Uno degli aspetti positivi della divisione della Lega Pro unica in 3 gironi su base territoriale è senza dubbio la possibilità di assistere a sfide da urlo, molte delle quali meriterebbero di essere disputate in altre categorie.
In questo senso, la terza giornata del girone di ritorno regalerà tante emozioni ai tifosi e agli ultimi romantici amanti delle folkloristiche sfide del campanile: una tre giorni di derby importanti, per la classifica e non solo.

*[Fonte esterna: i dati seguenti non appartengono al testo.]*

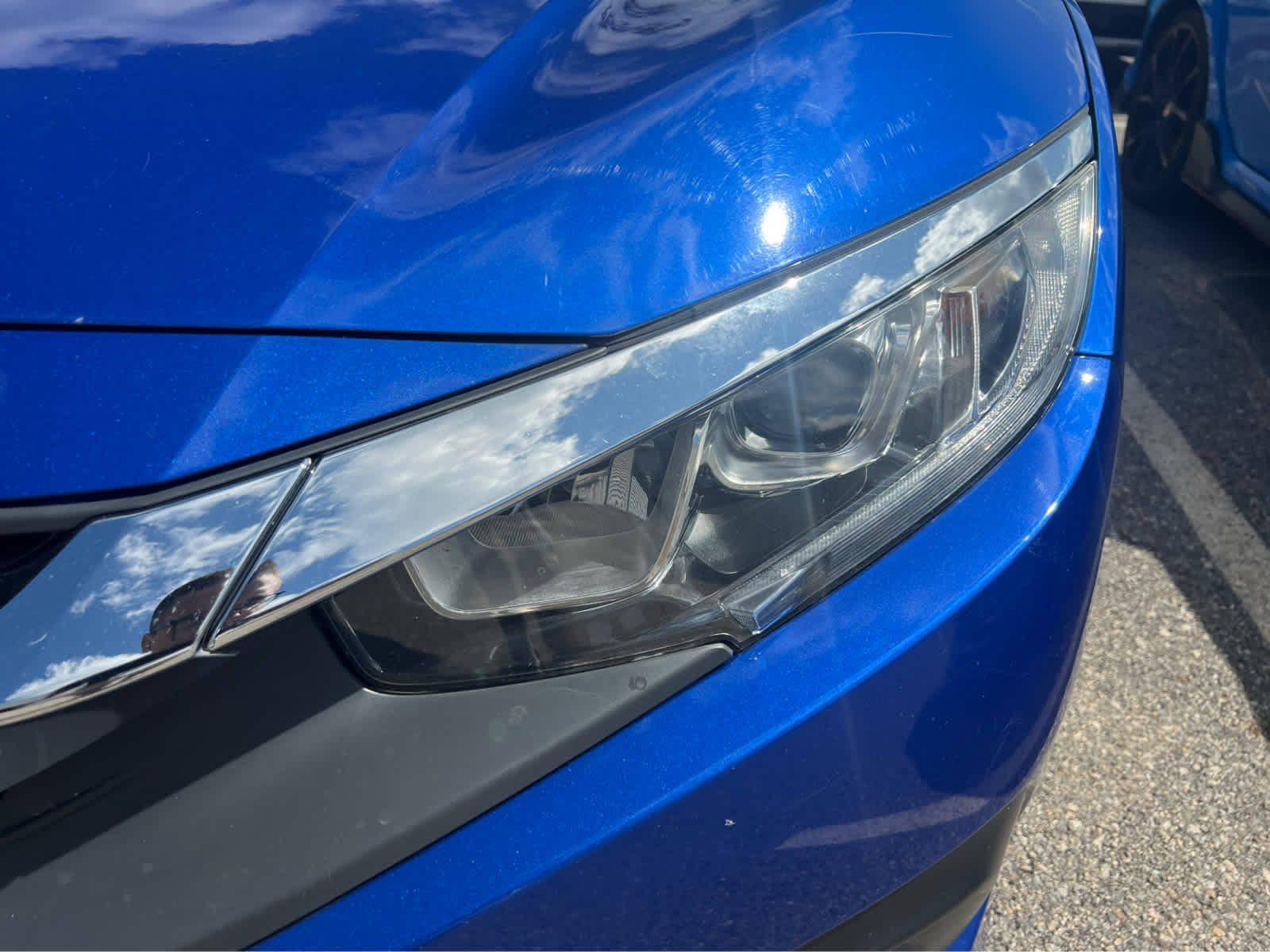 2018 Honda Civic EX - Photo 5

Si comincia venerdì 23 alle 20:45 con il derby piemontese tra Novara e Alessandria. Una sfida cruciale per entrambe, vista la posizione in classifica. L’Alessandria è infatti seconda a quota 38, il Novara quarto a una sola lunghezza di distanza. Insomma, un derby che può dire molto riguardo alla corsa verso la serie cadetta, inseguita con ambizione e convinzione da entrambe.
Decisamente più colorito il derby campano che andrà in scena sabato 23 alle 14:30 al Menti di Castellammare, dove la Juve Stabia riceverà la Casertana. Si tratta anche qui di una sfida di alta classifica: Juve Stabia terza a 39, Casertana quarta a 38. In gioco c’è la possibilità non solo di cementare il piazzamento in zona play-off, ma soprattutto di restare nella scia di Benevento e Salernitana, allo stato attuale delle cose destinate a un duello entusiasmante per il primo posto.
La vera sfida di cartello – non ce ne vogliano le 4 compagini che daranno vita ai derby menzionati in precedenza – è tuttavia Messina-Reggina, in programma al San Filippo domenica 25 alle 14:00. E’ vero, dal punto di vista della classifica non si tratta di un big match: entrambe le formazioni navigano infatti in acque agitate, con i giallorossi impantanati in zona playout con 21 punti e gli amaranto tristemente ultimi con ben 10 lunghezze di distanza (resta tuttavia la speranza di recuperare alcuni dei 4 punti di penalizzazione che ancora gravano sulle spalle della squadra calabrese), ma con una voglia di riscatto evidentemente ritrovata in questo inizio di 2015. Messina-Reggina è una di quelle sfide di cui si parlava all’inizio, una di quelle partite che meriterebbero di essere disputate in categorie superiori. Lo dice il blasone delle due squadre, negli anni ’10 di questo secolo protagoniste di stagioni gloriose in massima serie, lo dice l’importanza delle due città, che meritano sicuramente altri palcoscenici. Se solo 7 anni fa la Reggina mandò in delirio in delirio il Granillo facendo sprofondare i rivali in Serie B, adesso deve da una parte cercare di vendicare la beffarda sconfitta dell’andata e, soprattutto, arginare la voglia dei siciliani di dare alla squadra di Alberti una “mazzata” che potrebbe avere ripercussioni disastrose sul morale, da poco ritrovato, della squadra del presidente Foti.